-- The records --
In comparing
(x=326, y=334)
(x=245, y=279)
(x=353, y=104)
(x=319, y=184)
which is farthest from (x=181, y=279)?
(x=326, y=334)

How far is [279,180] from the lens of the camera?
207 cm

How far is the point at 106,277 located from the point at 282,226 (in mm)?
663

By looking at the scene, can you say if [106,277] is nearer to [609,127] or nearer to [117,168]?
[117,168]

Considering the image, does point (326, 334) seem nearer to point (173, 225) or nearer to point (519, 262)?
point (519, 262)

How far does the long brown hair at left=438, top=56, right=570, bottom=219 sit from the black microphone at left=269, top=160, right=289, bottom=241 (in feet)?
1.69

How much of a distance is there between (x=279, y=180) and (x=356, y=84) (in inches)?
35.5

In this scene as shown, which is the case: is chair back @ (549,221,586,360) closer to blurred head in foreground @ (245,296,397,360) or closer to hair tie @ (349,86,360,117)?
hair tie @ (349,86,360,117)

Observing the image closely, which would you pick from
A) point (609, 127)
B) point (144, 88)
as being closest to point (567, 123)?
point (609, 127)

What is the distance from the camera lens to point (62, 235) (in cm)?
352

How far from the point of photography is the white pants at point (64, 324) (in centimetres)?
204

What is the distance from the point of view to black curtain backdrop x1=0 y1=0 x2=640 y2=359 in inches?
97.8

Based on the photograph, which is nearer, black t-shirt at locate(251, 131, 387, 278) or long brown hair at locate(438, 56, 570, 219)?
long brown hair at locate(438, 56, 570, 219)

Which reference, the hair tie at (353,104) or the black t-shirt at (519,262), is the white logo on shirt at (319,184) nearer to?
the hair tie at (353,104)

* * *

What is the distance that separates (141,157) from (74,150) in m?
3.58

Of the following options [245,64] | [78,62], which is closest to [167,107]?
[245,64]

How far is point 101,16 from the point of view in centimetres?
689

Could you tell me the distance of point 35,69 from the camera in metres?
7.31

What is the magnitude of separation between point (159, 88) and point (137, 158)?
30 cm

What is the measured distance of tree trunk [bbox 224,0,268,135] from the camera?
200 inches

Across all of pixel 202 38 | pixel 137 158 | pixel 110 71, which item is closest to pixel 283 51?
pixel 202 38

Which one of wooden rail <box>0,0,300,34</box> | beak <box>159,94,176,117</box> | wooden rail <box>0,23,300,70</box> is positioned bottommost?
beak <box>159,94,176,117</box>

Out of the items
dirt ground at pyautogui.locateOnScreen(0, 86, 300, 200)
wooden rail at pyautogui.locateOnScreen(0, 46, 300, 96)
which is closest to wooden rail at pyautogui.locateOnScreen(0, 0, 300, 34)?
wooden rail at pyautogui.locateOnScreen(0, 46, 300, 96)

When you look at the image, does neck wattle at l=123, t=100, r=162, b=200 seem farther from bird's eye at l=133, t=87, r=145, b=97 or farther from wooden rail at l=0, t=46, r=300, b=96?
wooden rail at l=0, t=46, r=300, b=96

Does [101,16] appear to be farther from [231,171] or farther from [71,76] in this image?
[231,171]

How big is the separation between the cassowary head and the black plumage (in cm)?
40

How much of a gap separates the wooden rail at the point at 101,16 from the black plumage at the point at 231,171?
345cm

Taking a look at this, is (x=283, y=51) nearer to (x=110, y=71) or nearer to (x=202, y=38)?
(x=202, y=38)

...

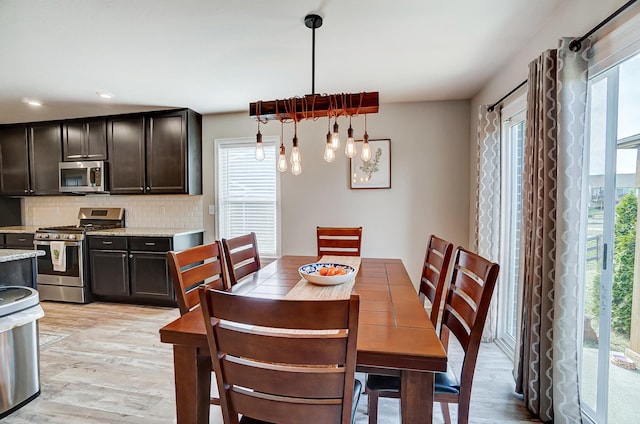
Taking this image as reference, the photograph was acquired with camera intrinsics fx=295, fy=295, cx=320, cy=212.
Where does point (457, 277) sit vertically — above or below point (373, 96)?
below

-- Requirements --
Count the lines in the records that contain the string "long", treating uppercase and lowercase as different, and reply with the number only.

-- Finished exercise --
3